Identify each of the items below that contains the word "label" and copy those lines in full. The match is case-sensitive.

*** Opening Supplied data ***

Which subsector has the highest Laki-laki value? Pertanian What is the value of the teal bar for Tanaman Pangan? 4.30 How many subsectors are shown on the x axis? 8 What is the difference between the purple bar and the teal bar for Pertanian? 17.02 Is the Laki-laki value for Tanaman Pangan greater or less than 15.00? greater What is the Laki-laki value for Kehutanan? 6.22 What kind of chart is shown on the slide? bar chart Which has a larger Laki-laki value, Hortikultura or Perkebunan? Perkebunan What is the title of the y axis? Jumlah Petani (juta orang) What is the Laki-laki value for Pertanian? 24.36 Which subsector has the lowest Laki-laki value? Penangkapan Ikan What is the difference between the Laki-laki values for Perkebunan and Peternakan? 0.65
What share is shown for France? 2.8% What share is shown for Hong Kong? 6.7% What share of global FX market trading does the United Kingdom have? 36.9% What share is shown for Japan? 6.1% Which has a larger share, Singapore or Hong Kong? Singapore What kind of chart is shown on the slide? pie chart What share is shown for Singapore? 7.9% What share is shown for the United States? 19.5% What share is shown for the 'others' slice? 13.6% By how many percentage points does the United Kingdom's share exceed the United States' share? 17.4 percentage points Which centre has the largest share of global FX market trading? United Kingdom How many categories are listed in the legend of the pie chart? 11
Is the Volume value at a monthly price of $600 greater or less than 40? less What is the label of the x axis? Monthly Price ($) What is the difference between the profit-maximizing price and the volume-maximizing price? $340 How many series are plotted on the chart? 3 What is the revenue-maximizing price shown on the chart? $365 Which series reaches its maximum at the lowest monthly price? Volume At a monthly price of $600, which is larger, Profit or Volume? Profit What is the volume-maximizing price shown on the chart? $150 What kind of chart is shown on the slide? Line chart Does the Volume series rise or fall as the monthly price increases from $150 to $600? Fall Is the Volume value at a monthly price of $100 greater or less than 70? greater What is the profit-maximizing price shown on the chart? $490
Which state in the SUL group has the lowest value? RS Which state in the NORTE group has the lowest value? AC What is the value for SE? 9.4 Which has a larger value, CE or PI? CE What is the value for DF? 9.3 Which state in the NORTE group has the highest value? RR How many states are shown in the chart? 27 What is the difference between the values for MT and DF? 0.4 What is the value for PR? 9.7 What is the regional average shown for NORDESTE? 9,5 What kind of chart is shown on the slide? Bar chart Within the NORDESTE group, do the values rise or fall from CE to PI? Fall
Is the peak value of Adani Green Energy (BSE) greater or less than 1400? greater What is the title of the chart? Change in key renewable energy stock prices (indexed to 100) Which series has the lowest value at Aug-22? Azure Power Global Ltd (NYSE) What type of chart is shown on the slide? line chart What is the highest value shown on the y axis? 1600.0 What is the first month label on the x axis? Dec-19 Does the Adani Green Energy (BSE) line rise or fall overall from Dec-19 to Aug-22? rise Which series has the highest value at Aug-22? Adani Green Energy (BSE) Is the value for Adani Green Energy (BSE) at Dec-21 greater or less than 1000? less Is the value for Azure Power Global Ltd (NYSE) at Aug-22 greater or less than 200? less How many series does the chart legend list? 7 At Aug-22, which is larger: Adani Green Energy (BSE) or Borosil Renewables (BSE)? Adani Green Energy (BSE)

*** Closing Supplied data ***

_Written answer_
Is the Volume value at a monthly price of $600 greater or less than 40? less What is the label of the x axis? Monthly Price ($) What is the difference between the profit-maximizing price and the volume-maximizing price? $340 How many series are plotted on the chart? 3 What is the revenue-maximizing price shown on the chart? $365 Which series reaches its maximum at the lowest monthly price? Volume At a monthly price of $600, which is larger, Profit or Volume? Profit What is the volume-maximizing price shown on the chart? $150 What kind of chart is shown on the slide? Line chart Does the Volume series rise or fall as the monthly price increases from $150 to $600? Fall Is the Volume value at a monthly price of $100 greater or less than 70? greater What is the profit-maximizing price shown on the chart? $490
Is the peak value of Adani Green Energy (BSE) greater or less than 1400? greater What is the title of the chart? Change in key renewable energy stock prices (indexed to 100) Which series has the lowest value at Aug-22? Azure Power Global Ltd (NYSE) What type of chart is shown on the slide? line chart What is the highest value shown on the y axis? 1600.0 What is the first month label on the x axis? Dec-19 Does the Adani Green Energy (BSE) line rise or fall overall from Dec-19 to Aug-22? rise Which series has the highest value at Aug-22? Adani Green Energy (BSE) Is the value for Adani Green Energy (BSE) at Dec-21 greater or less than 1000? less Is the value for Azure Power Global Ltd (NYSE) at Aug-22 greater or less than 200? less How many series does the chart legend list? 7 At Aug-22, which is larger: Adani Green Energy (BSE) or Borosil Renewables (BSE)? Adani Green Energy (BSE)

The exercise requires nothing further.